En 2021, Tokyo a dû composer avec une manifestation repoussée d'une année, une pandémie, un gros tas de morts, quelques scandales financiers, une défiance brutale des citoyens et les blagues sur l'Holocauste du patron de cérémonie d'ouverture. A Rio, cinq ans plus tôt, le président du comité d'organisation a pris 30 ans de taule, des fuites d’eau et des toilettes bouchées partageaient le gîte avec les athlètes. Sans oublier qu'un ouvrier finira électrocuté, un autre enseveli, et le monde réalisera qu’il est possible de délabrer des bidonvilles déjà inhabitables.

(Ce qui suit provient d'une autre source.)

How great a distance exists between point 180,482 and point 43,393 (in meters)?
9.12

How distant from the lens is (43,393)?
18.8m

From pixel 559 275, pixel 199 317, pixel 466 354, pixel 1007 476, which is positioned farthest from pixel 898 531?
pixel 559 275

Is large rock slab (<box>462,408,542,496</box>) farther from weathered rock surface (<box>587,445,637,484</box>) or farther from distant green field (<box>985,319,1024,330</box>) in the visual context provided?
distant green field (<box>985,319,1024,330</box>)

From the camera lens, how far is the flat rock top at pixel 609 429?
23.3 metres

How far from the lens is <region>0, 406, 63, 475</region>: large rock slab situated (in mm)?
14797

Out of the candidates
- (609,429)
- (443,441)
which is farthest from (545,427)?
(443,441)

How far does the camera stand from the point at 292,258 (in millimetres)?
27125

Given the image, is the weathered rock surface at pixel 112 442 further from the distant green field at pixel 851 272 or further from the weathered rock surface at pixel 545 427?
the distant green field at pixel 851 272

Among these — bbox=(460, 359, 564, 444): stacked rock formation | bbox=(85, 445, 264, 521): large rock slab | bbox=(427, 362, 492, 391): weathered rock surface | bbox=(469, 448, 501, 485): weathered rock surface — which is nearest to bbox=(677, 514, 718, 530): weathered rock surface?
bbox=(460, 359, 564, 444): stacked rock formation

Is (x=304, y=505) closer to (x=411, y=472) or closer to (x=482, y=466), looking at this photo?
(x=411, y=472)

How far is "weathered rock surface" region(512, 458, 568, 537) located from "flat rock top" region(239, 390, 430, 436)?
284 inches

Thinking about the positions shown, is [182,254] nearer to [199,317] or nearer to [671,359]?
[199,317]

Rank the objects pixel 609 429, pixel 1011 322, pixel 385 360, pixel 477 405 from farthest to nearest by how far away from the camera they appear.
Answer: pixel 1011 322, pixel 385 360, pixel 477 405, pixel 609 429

Alors, oui, à Paris, il est probable qu'un triathlonien se découvre trois boutons sur le cul en sortant de Seine, que les Parisiens doivent envisager un détour pour aller bosser et que la bande à Darmanin déjoue une demi-douzaine d'attentats. Et puis, même si les organisateurs français seront moins généreux en capotes que leurs homologues brésiliens (200 000 contre 450 000 dans le pays de Gisele Bündchen), la grande fête du sport va réussir à bander.
Les Jeux olympiques sont invariablement à l'image du pays qui les accueille. Une loupe plutôt qu'un miroir grossissant. Nul besoin d'imaginer une cérémonie d'ouverture gorgée de Piaf et de croissants, nul besoin d'un Macron qui aligne les interviews pour rassurer tout le monde, pour savoir que les prochains, qui ont démarré ce mercredi, se déroulent en France.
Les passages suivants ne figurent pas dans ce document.